_PROVIDED TEXT_.
- Undeniably, the children are the future of any nation irrespective of its global standing or any such measuring parameters usually associated with the issue. None would refute this fact. To realize the true potential of the children to make them stand up to the rigors of the contemporary world challenges, the government authorities are expected to leave no stone unturned in ensuring every aspect of provisioning adequate steppingstones are diligently pursued. One such irrefutable factor is the education system which should be holistic, pragmatic, modern-oriented, contemporary, and flexible enough to adapt to dynamically evolving subjects without any prejudice.
PC: Prof Naidu Ashok
- Likewise, lacking substance vis-à-vis an adequate education system would be a sure sign of going nowhere. Needless to mention, the Indian education system is still a work in progress struggling to stay relevant in comparison to other countries as well as notching up impressive recognition amongst its peers on this front. Worryingly, two years of the pandemic-induced school closure has rendered the education sector struggling to cope with the learning challenges in the absence of regular offline pedagogy. This came out in the open recently as news reports mention a graver concern in the way students receive school education as they progress to higher grades.
- It appears the longer students get a school education the worse they can do, seems to be a brutal fact, going by the National Achievement Survey 2021. Delving further into the large-scale assessment of classes 3,5,8, and 10 conducted last November shows that average performance keeps declining up the class ladder. For instance, the average math score declines from 57% to 44%, 36%, and 32%, respectively. Scores not only trend down as children go to higher classes, but they have also come down in general since the last survey in 2017. Disconcertingly, the Class 3 national average of math scores which is 57% now, was 64% then.

_INSTRUCTIONS TO FOLLOW_. Please continue the piece on India's school education and the National Achievement Survey 2021 from its last sentence onward.

_RAW DATA_.
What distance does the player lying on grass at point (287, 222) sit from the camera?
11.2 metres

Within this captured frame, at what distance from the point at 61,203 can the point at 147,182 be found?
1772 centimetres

_RESPONSE TO THE TASK_.
PC: digitalLEARNING Network
- Indeed, the trend suggests something is clearly not right. One commonsensical explanation is that the higher the class the more complex the subject matter, and therefore the need for advanced pedagogic skills to deliver lessons effectively. Mind you, without appropriate support and training, teachers will fall even more out of step with senior students’ learning levels and needs. The moot point to ponder over here is how much of all this is the pandemic effect? While 25% of sampled schools do suffer from a lack of parental support in student learning, and 28% of sampled students lack access to digital devices at home, the key metric is that a thumping 80% say that they learn better in school where peers are there to help.
- Almost perversely, an impressive 97% of teachers report job satisfaction, quite out of step with teaching outcomes. Nonetheless, the NAS survey is pointing to a systemic problem that is above and beyond specific pandemic challenges, particularly as it is designed to assess competency-based skills rather than rote learning. Since young Indians’ future readiness is at stake here, the education authorities and policymakers should rework their strategies to propel our pedagogic system broadly based on a modern-day technology-driven outlook. Maintaining the status quo would spell greater trouble for young minds. It’s time to act, and now.